Les chaumes, que dans beaucoup de lieux on est dans l’usage de brûler sur place, bien qu’on puisse croire qu’il serait plus profitable de les utiliser comme litière, produisent cependant, par suite du brûlis, un effet incontestable qu’il serait difficile d’attribuer exclusivement à l’incinération ; car, selon l’observation très-judicieuse de M. Puvis, dans un produit moyen de 12 hectolitres par hectare, un chaume de 5 pouces de longueur ne pèse pas plus de 12 quintaux, qui, brûlés, ne donnent que 50 livres de cendres ou à peine 1 pied cube, et ces cendres contiennent au moins moitié de substance terreuse ; or, on a vu qu’une telle quantité serait tout au plus le centième de celle qui conviendrait pour amender convenablement un espace de semblable étendue. — L’effet produit est donc dû en partie à l’action du feu sur le sol.

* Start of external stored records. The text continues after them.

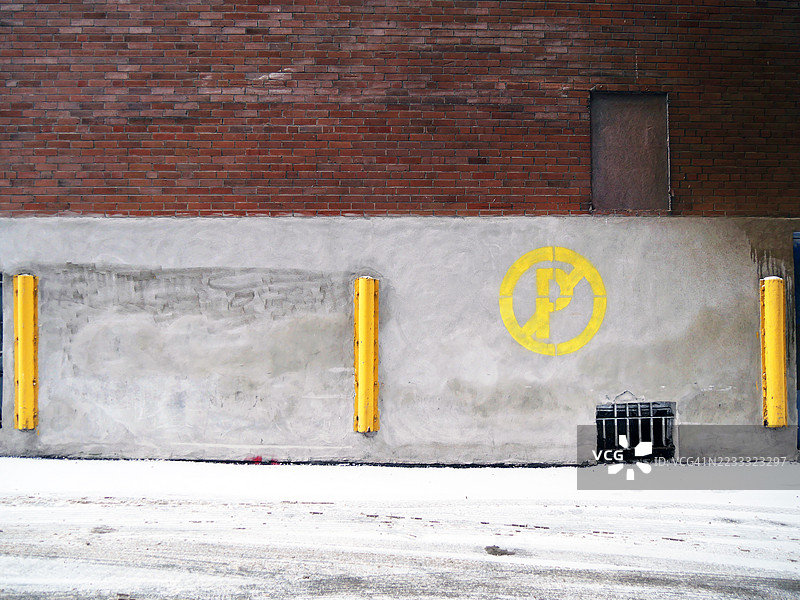 蒙特利尔，魁北克，加拿大。阳光下的雪地街道，锈迹斑斑的混凝土和砖墙上有一个禁止停车的标志。自然色彩。图片素材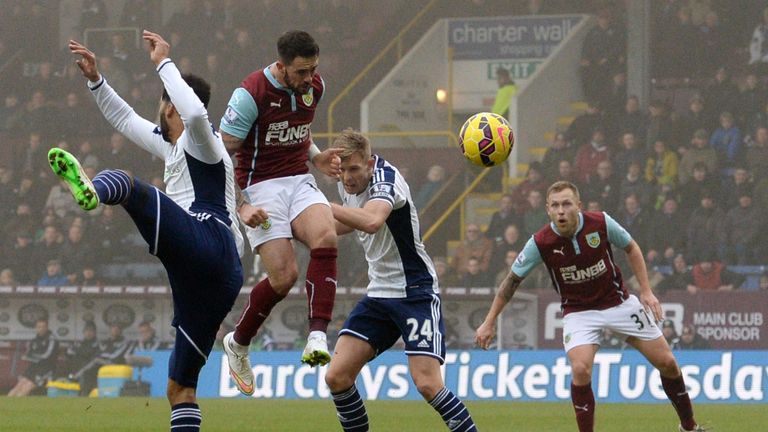 Danny Ings jumps highest to double Burnley's advantage.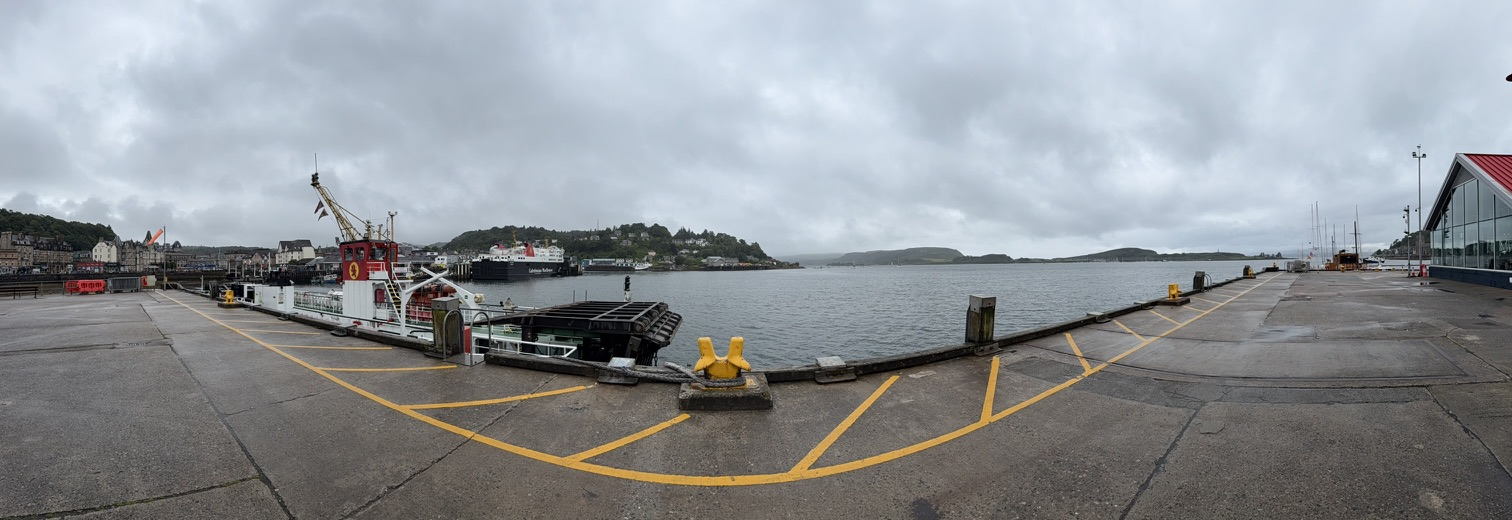 Panoramic view of Oban harbour with ferries and waterfront buildings under grey skies.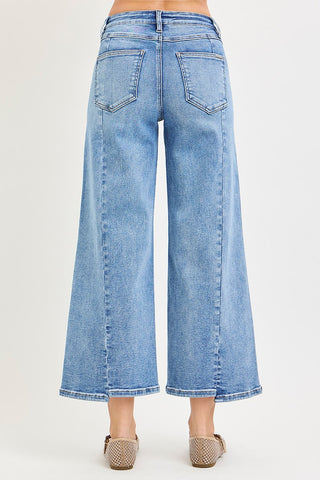 Light blue denim wide-leg jeans on a plain background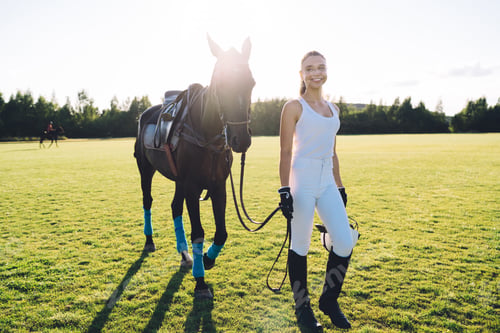 Preview: Cheerful horsewoman walking on field with horse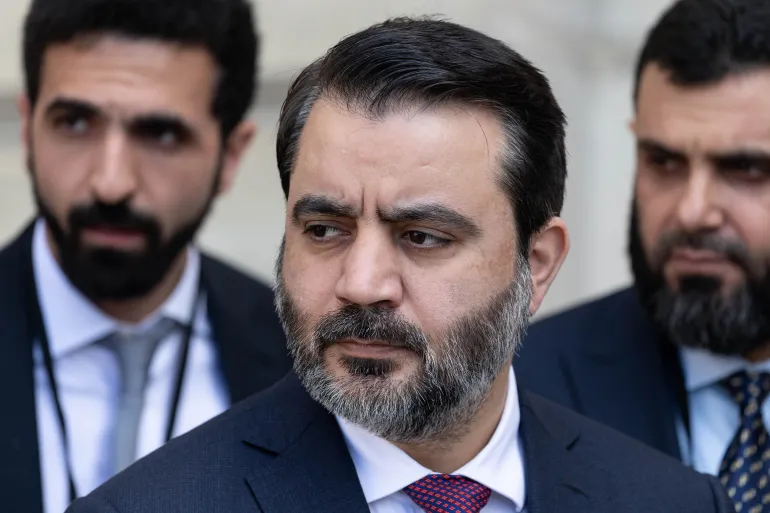 Syria's Foreign Minister Asaad al-Shaibani waits before attending a meeting at the Elysee Palace on May 7, 2025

Les brûlis de racines et de branchages, ceux des argiles surtout, sont une nouvelle preuve de cette vérité. Dans le premier cas, les places où se trouvaient établis chaque tas, lors même qu’on a enlevé rigoureusement toutes les cendres, conservent encore une fertilité telle que les récoltes y versent fréquemment ; dans le second, il est bien évident que la proportion de matière végétale est le plus souvent fort minime.